Determining Critical Properties Using Group-Contribution Method in Microsoft Excel

The critical properties of a substance are the temperature, pressure, and volume at which it undergoes a phase transition from liquid to gas, or vice versa. These properties are important for designing and optimizing chemical processes and thermodynamic cycles. However, the critical properties of some substances are difficult to measure experimentally or are not available in the literature. Therefore, some estimation methods have been developed to predict the critical properties based on the chemical structure of the substance.

One of these estimation methods is the group-contribution method, which assumes that the critical properties of a substance are equal to the sum of the contributions of the different groups that make up its molecule. A group is a part of the molecule that has a specific chemical structure and function, such as a carbon atom, a hydroxyl group, or a benzene ring. Each group has a fixed value of contribution for the critical temperature, pressure, and volume, which are determined by fitting the experimental data of a large number of substances. The group-contribution method can be applied to pure substances and mixtures, as long as the groups are well-defined and the contribution values are available.

There are different versions of the group-contribution method, which differ in the way they divide the molecule into groups and the number and type of groups they use. Some examples are the Joback method1, the Lydersen method2, the Constantinou-Gani method3, and the Nokay relation. Each method has its own advantages and disadvantages, such as accuracy, applicability, simplicity, and availability of data. The group-contribution method is a useful and convenient way to estimate the critical properties of substances, especially when the experimental data are scarce or unreliable. However, the method also has some limitations, such as:

  • It may not be accurate for substances that are very different from the ones used to derive the contribution values.
  • It may not account for the effects of pressure, composition, or intermolecular forces on the critical properties.
  • It may have a large uncertainty or error range, depending on the quality and quantity of the experimental data.

Therefore, the group-contribution method should be used with caution and verified with other sources of information whenever possible.

> _Exercise requirements_
(A) Could you retype the part of the critical-properties passage that starts at "There are different" and ends at "the contribution values."?
(B) Does the critical-properties passage support each statement? Answer yes or no, and quote the words that decide it.
(i) The group-contribution method can be used for mixtures as well as pure substances.
(ii) The contribution values for each group come from theoretical calculations rather than experimental data.
(iii) The Joback method is named as one version of the group-contribution method.
(C) How would the critical-properties passage go on? Continue it from its last sentence.
The material has no connection to the critical-properties passage.

> _Provided material_
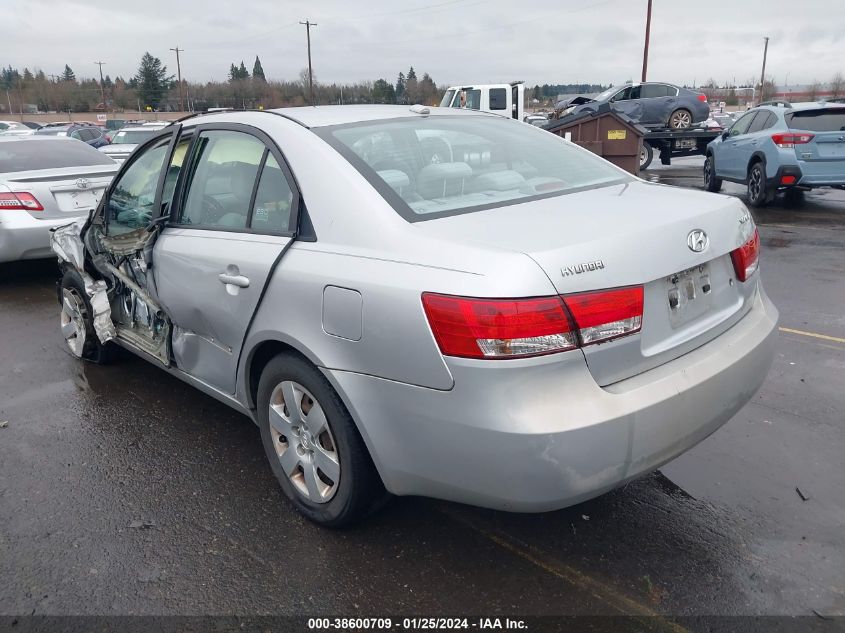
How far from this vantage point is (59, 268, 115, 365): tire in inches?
190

> _The responses_
(A)
There are different versions of the group-contribution method, which differ in the way they divide the molecule into groups and the number and type of groups they use. Some examples are the Joback method1, the Lydersen method2, the Constantinou-Gani method3, and the Nokay relation. Each method has its own advantages and disadvantages, such as accuracy, applicability, simplicity, and availability of data. The group-contribution method is a useful and convenient way to estimate the critical properties of substances, especially when the experimental data are scarce or unreliable. However, the method also has some limitations, such as:

  • It may not be accurate for substances that are very different from the ones used to derive the contribution values.

(B)
(i) Yes: "The group-contribution method can be applied to pure substances and mixtures"
(ii) No: "which are determined by fitting the experimental data of a large number of substances"
(iii) Yes: "Some examples are the Joback method"

(C)
Basic Theory:

The Group-Contribution Method is based on the principle that the properties of a complex molecule can be estimated by summing the contributions from its individual functional groups. Each functional group contributes specific values to the critical properties, allowing the determination of the overall critical properties of the compound.

Procedures:

  1. Identify Functional Groups:
    • List all functional groups present in the compound.
    • Assign corresponding group contribution values for critical properties.
  2. Sum Contributions:
    • Calculate the sum of contributions for each critical property.
  3. Estimate Critical Properties:
    • Use the summed contributions to estimate the critical temperature, pressure, and volume.
  4. Excel Implementation:
    • Create a spreadsheet with columns for functional groups and their corresponding contribution values.
    • Input the composition of the compound in terms of functional groups.
    • Use Excel formulas to calculate the sum of contributions and estimate critical properties.

Scenario:

Consider a hydrocarbon compound composed of two methyl groups and one ethyl group. The group contribution values are:

Compound Methyl Ethyl
1 2 1

Excel Calculation:

Use Excel formulas to calculate the sum of contributions:

  • For Critical Temperature (Tc): =2*50 + 1*80 = 180
  • For Critical Pressure (Pc): =2*30 + 1*50 = 110
  • For Critical Volume (Vc): =2*2 + 1*3 = 7

Result:

  • Critical Temperature (Tc) = 180 K
  • Critical Pressure (Pc) = 110 atm
  • Critical Volume (Vc) = 7 cm³/mol

Matlab Comparison:

For comparison, let’s perform the same calculation in Matlab using a script or function.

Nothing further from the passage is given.